1. Acknowledged contribution to the IAP Report. "Caught in the COVID-19 storm: Women’s, children’s, and adolescents’ health in the context of UHC and the SDGs”. UN Secretary General’s Independent Accountability Panel (IAP) for Every Women, Every Child and Every Adolescent, 2020.
2. M. Jashi, R. Viswanathan, R. Ekpini, U. Chandan, P. Idele, C. Luo, K. Legins, A. Chatterjee. Informing policy and programme decisions for scaling up the PMTCT and paediatric HIV response through joint technical missions. Health Policy And Planning 2012;1–8. Oxford University Press in association with The London School of Hygiene and Tropical Medicine.
3. M. Jashi.
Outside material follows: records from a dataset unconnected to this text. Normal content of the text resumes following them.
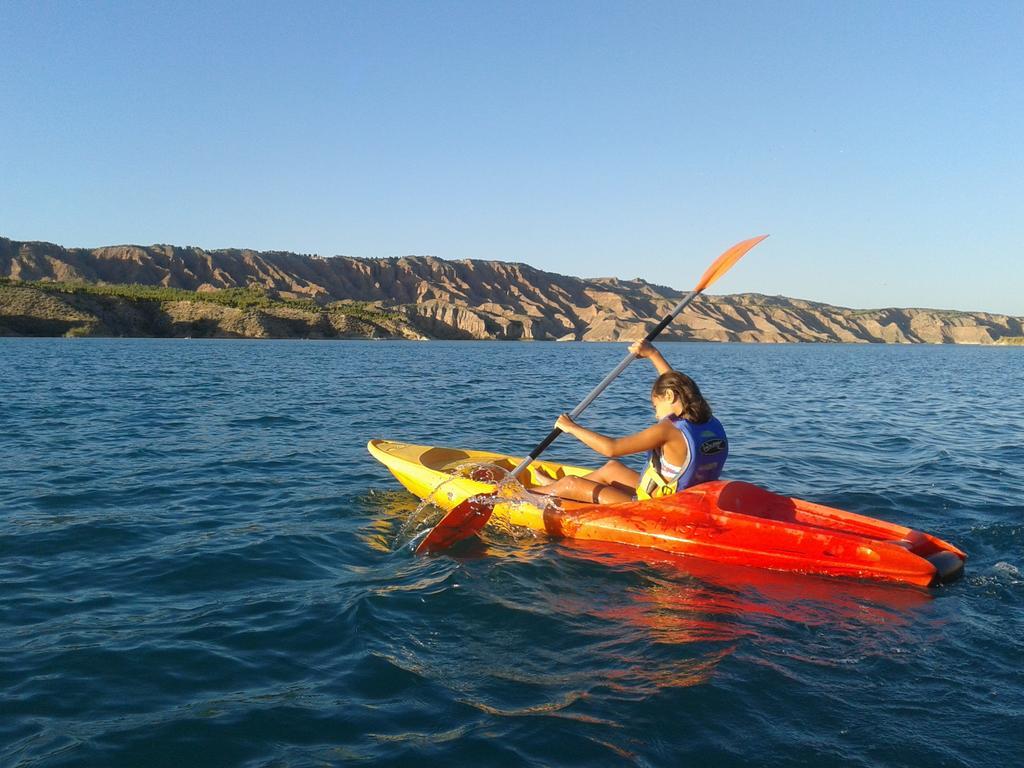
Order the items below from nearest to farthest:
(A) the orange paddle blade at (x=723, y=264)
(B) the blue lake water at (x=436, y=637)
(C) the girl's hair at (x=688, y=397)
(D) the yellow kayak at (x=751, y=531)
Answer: (B) the blue lake water at (x=436, y=637) → (D) the yellow kayak at (x=751, y=531) → (C) the girl's hair at (x=688, y=397) → (A) the orange paddle blade at (x=723, y=264)

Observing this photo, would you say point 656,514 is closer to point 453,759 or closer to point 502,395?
point 453,759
Current trends and recommendations for social protection policies in Georgia with focus on IDP, conflict affected and ethnic minority women. UN Women, 2015.
4. PhDouste-Blazy, Y. Glemarec, M.Jashi. TISIFF Recommendations for Galvanizing Innovative Financing for 2030 SDGs – Leading Group on Innovative Financing for Development.
5. M. Jashi. T. Tchelidze. Georgia's Success towards Universal Health Coverage. Technology and Global Public Health. Springer Nature Switzerland AG 2020.
6. M. Jashi. The Right to be Born Free of HIV. Harvard Kennedy School Review. 2011
7. M.  Jashi. Women's Political Participation as Predictor of Democracy. Independent Research, Harvard Kennedy School, 2010.